Dauterman’s art on Thor has always been good and he’s always drawn her looking physically strong but the sheer size of her arms on this cover is unprecedented even from him.

And then I look at how he draws the body of Doctor Jane Foster— Thor’s all too mortal alter ego currently undergoing chemo to treat her cancer. Dauterman does an uncanny job drawing her bones and veins and pain. She is so sensitively drawn it hurts to look at her. Not because she’s thin or has lost her hair, but because of the delicacy with which she is drawn.

FullSizeRender(2)

But Jane’s emotional and physical strength are both showcased in her cancer treatment scenes and in all of her interactions. It’s a worthy portrayal. If her Thor body is a female power-fantasy her mortal Jane Foster form is a visceral connection to physical pain experienced by our friends and loved ones and sometimes ourselves. Her relationship to her illness is hard for me to write about but I’m sure it will continue to be a central theme.

Jane is heroic, standing up to make her case to her fellow Senators in the Congress of Worlds — a governing body of the 10 Realms. She is physically tiny in the face of the mythic beings made of fire or whatever green stuff Light Elves are made of.

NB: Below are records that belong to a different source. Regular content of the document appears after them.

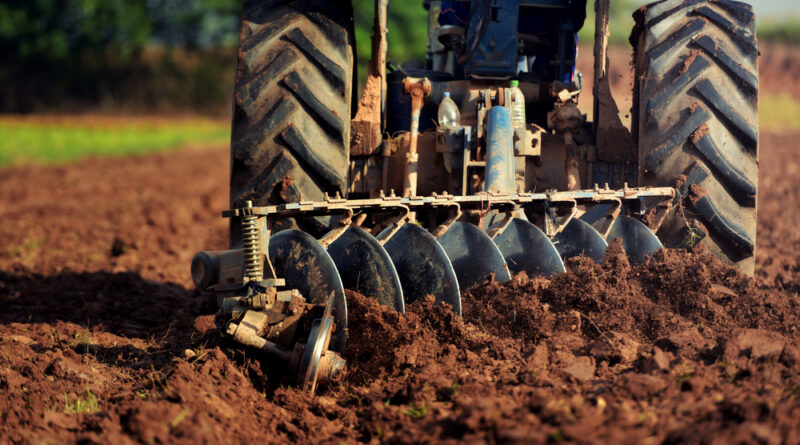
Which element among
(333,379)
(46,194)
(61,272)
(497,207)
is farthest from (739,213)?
(46,194)

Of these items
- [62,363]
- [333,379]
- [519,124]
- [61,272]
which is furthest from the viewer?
[61,272]

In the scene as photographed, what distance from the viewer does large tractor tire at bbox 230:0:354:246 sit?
408cm

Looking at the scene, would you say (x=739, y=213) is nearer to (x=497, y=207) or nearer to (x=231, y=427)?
(x=497, y=207)

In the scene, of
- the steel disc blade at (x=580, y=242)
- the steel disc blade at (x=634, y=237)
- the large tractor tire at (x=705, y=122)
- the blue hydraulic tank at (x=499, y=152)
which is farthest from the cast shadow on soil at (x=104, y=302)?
the large tractor tire at (x=705, y=122)

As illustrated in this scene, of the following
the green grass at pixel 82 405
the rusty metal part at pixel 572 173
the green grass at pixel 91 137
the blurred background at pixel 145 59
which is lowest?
the green grass at pixel 82 405

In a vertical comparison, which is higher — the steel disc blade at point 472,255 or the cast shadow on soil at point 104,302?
the steel disc blade at point 472,255

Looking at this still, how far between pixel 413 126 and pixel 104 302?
2.39 metres

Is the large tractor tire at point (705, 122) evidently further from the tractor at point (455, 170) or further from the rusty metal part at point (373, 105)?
the rusty metal part at point (373, 105)

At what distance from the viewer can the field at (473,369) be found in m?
2.54

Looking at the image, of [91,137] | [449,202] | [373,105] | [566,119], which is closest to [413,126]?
[373,105]

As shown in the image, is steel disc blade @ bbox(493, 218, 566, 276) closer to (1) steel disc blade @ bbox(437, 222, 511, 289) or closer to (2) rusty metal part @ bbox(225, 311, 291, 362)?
(1) steel disc blade @ bbox(437, 222, 511, 289)

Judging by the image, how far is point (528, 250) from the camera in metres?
3.96

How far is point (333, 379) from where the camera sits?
333 centimetres

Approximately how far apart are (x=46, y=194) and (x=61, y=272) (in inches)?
247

But she presents her case to them and while she doesn’t win, she also doesn’t flinch. And she doesn’t let anything stop her— not as Doctor Jane Foster and not as Thor.

FullSizeRender(1)The colors from Matt Wilson are rightly radiant on Asgurad. He’s a great fit for this comic. Dauterman’s gatefold cover is wonderfully colorful and fun. I usually don’t care one way or the other about gatefold covers but this one packs in all the characters of a classic George Perez special with sensitive fine lined swirling art that’s all his own.

The current story arc in Thor is full of intrigue. Different realms and players are maneuvering against each other in twisty ways. There’s even Roxxon, the evil company most likely to show up in a Thor book these days, acting like an ungodly merger of Exxon Oil and Fox News. Roxanne is just so evil and entertaining and tremendously in character for Exxon and Fox News. I really love how Aaron is writing Roxxon. I’ve been disappointed with how several evil corporations have been written by the big two of late but this one looks very promising.

And Loki is back.

So between the political machinations, the portrayal of Jane Foster and her cancer and the excellent art– I’m highly endorsing this comic. But especially Thor’s arm.